** Start of RECORDS FOR THE TASK **
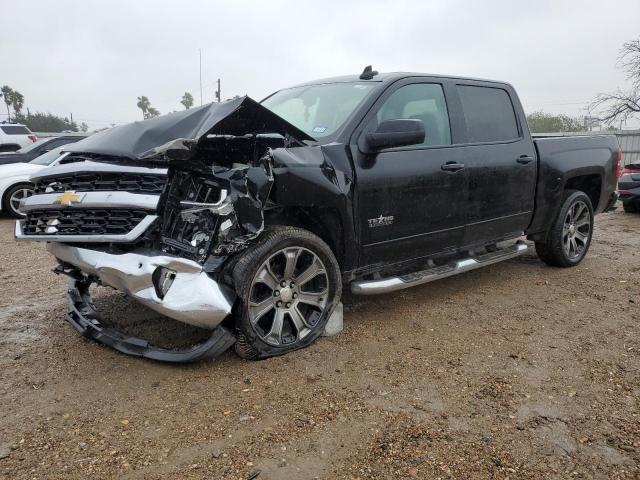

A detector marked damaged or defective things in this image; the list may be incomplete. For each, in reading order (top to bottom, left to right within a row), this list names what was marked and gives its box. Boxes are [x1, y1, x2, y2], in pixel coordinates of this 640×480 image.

crumpled hood [65, 94, 316, 160]
torn sheet metal [65, 96, 316, 161]
damaged front bumper [47, 244, 234, 330]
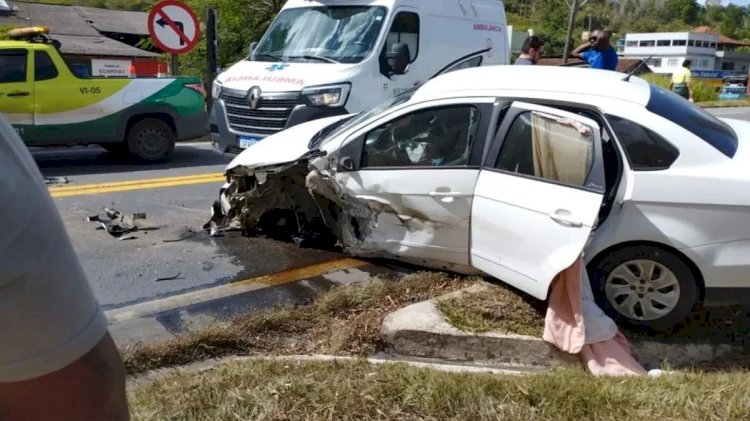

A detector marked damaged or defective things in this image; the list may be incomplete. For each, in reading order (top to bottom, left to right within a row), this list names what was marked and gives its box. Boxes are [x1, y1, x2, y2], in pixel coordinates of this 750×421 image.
** End of RECORDS FOR THE TASK **
_EXERCISE_: Print every one of the lines above word for word, but leave out the pictures.

_OUTPUT BELOW_:
A detector marked damaged or defective things in this image; the list may be incomplete. For each, in reading order (top to bottom, left to right within a row), this list names what was marked and gives its box. Boxes are [x1, y1, x2, y2], in pixel coordinates of this 640×480 image.

crumpled hood [65, 94, 316, 160]
torn sheet metal [65, 96, 316, 161]
damaged front bumper [47, 244, 234, 330]

A detector marked damaged or defective things in this image; the list may be incomplete. For each, in reading order (top to bottom, left to right within a row), this list names what was marked and gives its box. Boxes are [x1, y1, x2, y2], in pixel coordinates of this 750×421 image.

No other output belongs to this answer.